Action item — Go through the data line by line from the top, retyping each exactly, and end with the line that contains "genus: Nestor".

Stored data entries —
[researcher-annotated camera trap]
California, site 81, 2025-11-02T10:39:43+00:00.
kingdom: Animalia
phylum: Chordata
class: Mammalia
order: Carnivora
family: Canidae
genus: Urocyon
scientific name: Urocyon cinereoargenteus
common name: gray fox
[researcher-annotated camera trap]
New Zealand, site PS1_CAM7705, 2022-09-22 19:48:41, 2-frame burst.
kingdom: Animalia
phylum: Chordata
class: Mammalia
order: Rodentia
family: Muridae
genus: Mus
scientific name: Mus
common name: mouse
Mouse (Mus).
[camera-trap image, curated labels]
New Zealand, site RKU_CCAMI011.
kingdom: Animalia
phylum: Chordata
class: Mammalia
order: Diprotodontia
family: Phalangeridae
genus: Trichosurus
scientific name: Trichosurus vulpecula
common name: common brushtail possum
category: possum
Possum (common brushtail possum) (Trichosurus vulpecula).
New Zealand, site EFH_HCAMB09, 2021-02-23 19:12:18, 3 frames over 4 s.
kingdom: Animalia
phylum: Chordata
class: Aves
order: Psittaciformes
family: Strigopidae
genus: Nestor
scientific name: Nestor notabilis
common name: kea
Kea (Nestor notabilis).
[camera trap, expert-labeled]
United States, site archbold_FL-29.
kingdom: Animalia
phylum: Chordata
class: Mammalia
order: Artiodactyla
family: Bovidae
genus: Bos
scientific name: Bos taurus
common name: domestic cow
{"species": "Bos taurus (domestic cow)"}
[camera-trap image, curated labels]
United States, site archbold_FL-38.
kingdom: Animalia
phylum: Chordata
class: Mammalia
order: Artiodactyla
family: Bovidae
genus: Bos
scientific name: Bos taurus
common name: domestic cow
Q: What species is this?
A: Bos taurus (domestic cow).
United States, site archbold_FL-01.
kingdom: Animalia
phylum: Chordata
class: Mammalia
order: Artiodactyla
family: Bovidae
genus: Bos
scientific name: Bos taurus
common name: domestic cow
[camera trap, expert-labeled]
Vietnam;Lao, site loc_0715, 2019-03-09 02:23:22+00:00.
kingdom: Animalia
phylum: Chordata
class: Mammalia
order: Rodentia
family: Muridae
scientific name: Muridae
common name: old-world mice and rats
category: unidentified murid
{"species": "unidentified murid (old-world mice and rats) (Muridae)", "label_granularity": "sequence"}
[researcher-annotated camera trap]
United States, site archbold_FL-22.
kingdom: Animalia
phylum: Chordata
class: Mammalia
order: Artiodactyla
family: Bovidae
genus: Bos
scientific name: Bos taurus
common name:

Solution —
[researcher-annotated camera trap]
California, site 81, 2025-11-02T10:39:43+00:00.
kingdom: Animalia
phylum: Chordata
class: Mammalia
order: Carnivora
family: Canidae
genus: Urocyon
scientific name: Urocyon cinereoargenteus
common name: gray fox
[researcher-annotated camera trap]
New Zealand, site PS1_CAM7705, 2022-09-22 19:48:41, 2-frame burst.
kingdom: Animalia
phylum: Chordata
class: Mammalia
order: Rodentia
family: Muridae
genus: Mus
scientific name: Mus
common name: mouse
Mouse (Mus).
[camera-trap image, curated labels]
New Zealand, site RKU_CCAMI011.
kingdom: Animalia
phylum: Chordata
class: Mammalia
order: Diprotodontia
family: Phalangeridae
genus: Trichosurus
scientific name: Trichosurus vulpecula
common name: common brushtail possum
category: possum
Possum (common brushtail possum) (Trichosurus vulpecula).
New Zealand, site EFH_HCAMB09, 2021-02-23 19:12:18, 3 frames over 4 s.
kingdom: Animalia
phylum: Chordata
class: Aves
order: Psittaciformes
family: Strigopidae
genus: Nestor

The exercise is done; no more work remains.